**SUPPLIED MATERIAL:**
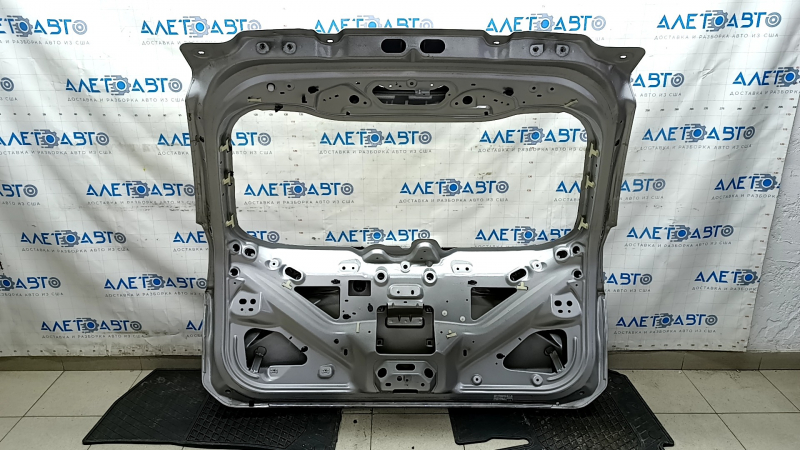 Дверь багажника голая Ford Edge 19-24 серебро UX, примята, вмятины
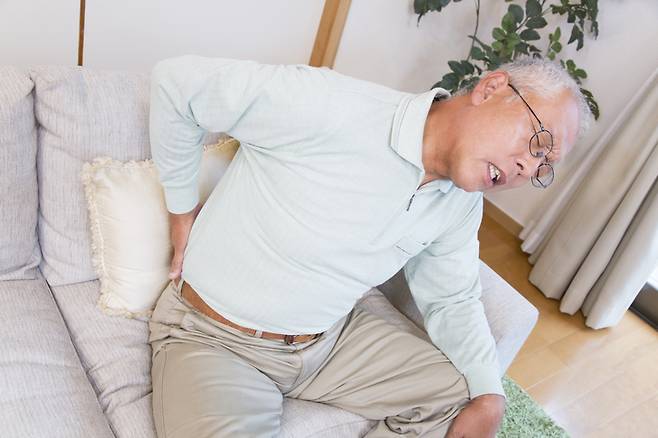 남자 노인이 허리통증을 호소하고 있다. 말기암 환자의 70%는 암세포의 척추뼈 전이를 겪는다. 하지만 척추 주위의 근육(척추 주위근)에 암세포가 퍼지는 사례는 썩 많지 않다. 사진은 기사 내용과 관련 없음. [사진=게티이미지뱅크]
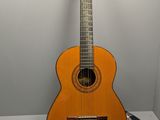 une guitare posée sur une table à côté d'une cravate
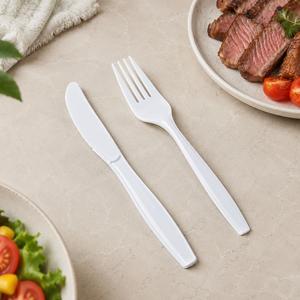 Ensemble de couteaux et fourchettes en plastique blanc, couverts jetables, style simple, matériau PP, pour les fêtes - Product Image 1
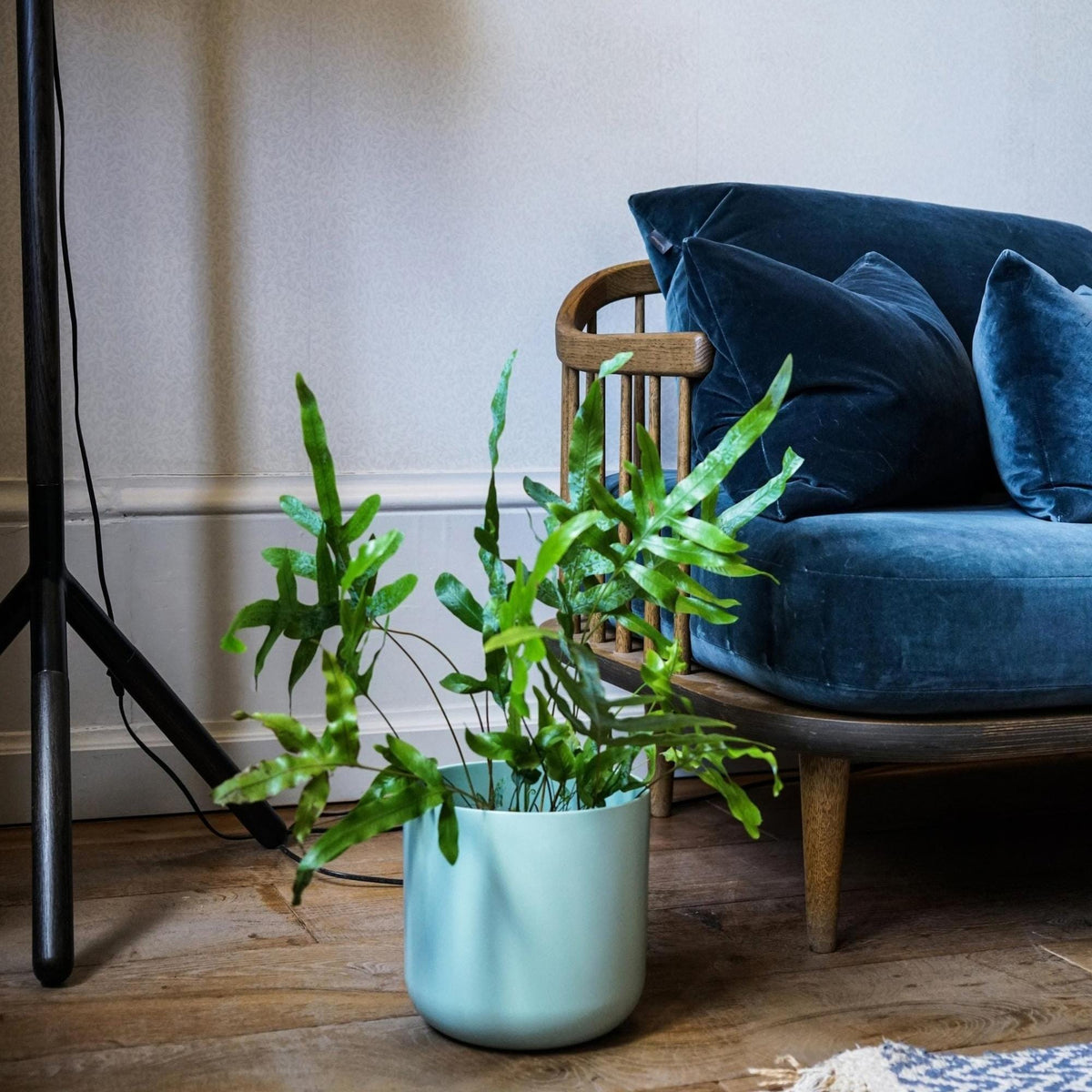 Ivyline Lisbon Planter mint green lifestyle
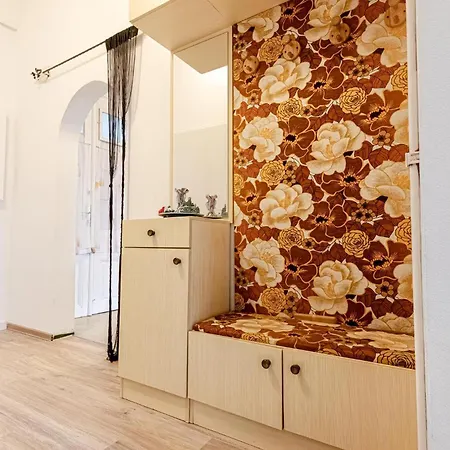 Vintage 1br With Shared Garden - U6 Metro & Danube *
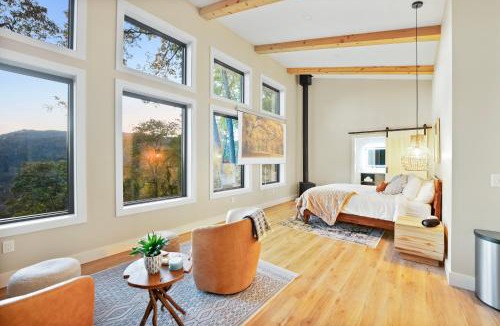 Clyde Villa | The Spruce Villa where luxury meets nature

**EXERCISE DETAILS:**
Hand back the data above exactly, with no images.

**EXPECTED ANSWER:**
 Дверь багажника голая Ford Edge 19-24 серебро UX, примята, вмятины
 남자 노인이 허리통증을 호소하고 있다. 말기암 환자의 70%는 암세포의 척추뼈 전이를 겪는다. 하지만 척추 주위의 근육(척추 주위근)에 암세포가 퍼지는 사례는 썩 많지 않다. 사진은 기사 내용과 관련 없음. [사진=게티이미지뱅크]
 une guitare posée sur une table à côté d'une cravate
 Ensemble de couteaux et fourchettes en plastique blanc, couverts jetables, style simple, matériau PP, pour les fêtes - Product Image 1
 Ivyline Lisbon Planter mint green lifestyle
 Vintage 1br With Shared Garden - U6 Metro & Danube *
 Clyde Villa | The Spruce Villa where luxury meets nature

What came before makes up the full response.